La formule des revues de fin d'année a-t-elle fait son temps, l'abondance des humoristes fait-elle qu'il est de plus en plus difficile de présenter une revue d'ensemble de l'année écoulée. Une réponse nous est-elle partiellement fournie par le sketch sur le black face de Justin Trudeau et la difficile réunion de production précédant sa production avec débat sur les questions de censure, de racisme,  et d'appropriation culturelle? Allons-nous vers des revues de fin d'année aseptisées?
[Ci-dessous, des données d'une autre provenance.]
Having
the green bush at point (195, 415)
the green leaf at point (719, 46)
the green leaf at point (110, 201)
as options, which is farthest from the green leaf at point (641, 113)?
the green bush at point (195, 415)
Le BYE BYE a atteint l'âge vénérable de cinquante ans (sa diffusion ayant débuté en 1968), le temps est peut-être venu de passer à autre chose. Attendant peut-être son heure dans la coulisse, la formule malgré les difficultés annuelles du BYE BYE n'est pas sur le point de disparaître avec les Infoman de Jean-René Dufort, un Jean-René Dufort qui fait dans l'irrévérence facile de potache depuis des années avec ses cravates laides et sa garde-robe de vestons sciemment mal ajustés et de bas censément drôles, il faudrait probablement songer à   une date de péremption pour Dufort, il y a longtemps qu'il n'est plus drôle et qu'il fait montre d'une remarquable complaisance à l'endroit des hommes politiques en place: »On est tu ben juste en coton ouaté? Jean-René Dufort pourra désormais répondre mieux que quiconque à cette insignifiante question, le super-héros de l'information ayant mis à l'épreuve les limites du décorum prévalant à l'Assemblée nationale, en se présentant devant son président François Paradis vêtu d'un complet entièrement taillé en gros coton mou. Un François Paradis se prêtant complaisamment à l'exercice en s'affublant lui-même d'un coton ouaté gris. [Toujours sur Justin Trudeau] Par delà leur ton bon enfant, ces échanges auront encore une fois été révélateurs. Que Justin Trudeau ait exigé que l'animateur se présente devant lui avec une vraie cravate (pas une laide) en dit long sur la frayeur que provoquent maintenant les costumes au 24, Sussex. La preuve que l'obéissance, pour le fou du roi astucieux, est parfois moins un compromis , qu'une stratégie.» (Le Devoir, idem Nous ne croyons pas à cette frayeur, mais nous croyons volontiers à l'obséquité de Jean-René Dufort. Jean-René Dufort n'est pas un « fou de roi astucieux », mais un courtisan habile. Si le journaliste considère cela comme de la stratégie, nous lui signalons qu'il y a plusieurs stratèges à l'intersection montréalaise des rues Sainte-Catherine et Saint-Laurent. L'équipe de À la semaine prochaine, émission sur les ondes de Ici Radio Canada Première chaîne, nous offrait Un spécial intitulé pour l'occasion À l'année prochaine, un prétendant que son humour radio-canadien et nettement platoïde pourrait disqualifier.  Si les auteurs des revues télévisuelles de fin d'année doivent peser chaque mot et chaque séquence afin de n'offenser personne et se contenter de brocarder les publicités les plus diffusées au petit écran.  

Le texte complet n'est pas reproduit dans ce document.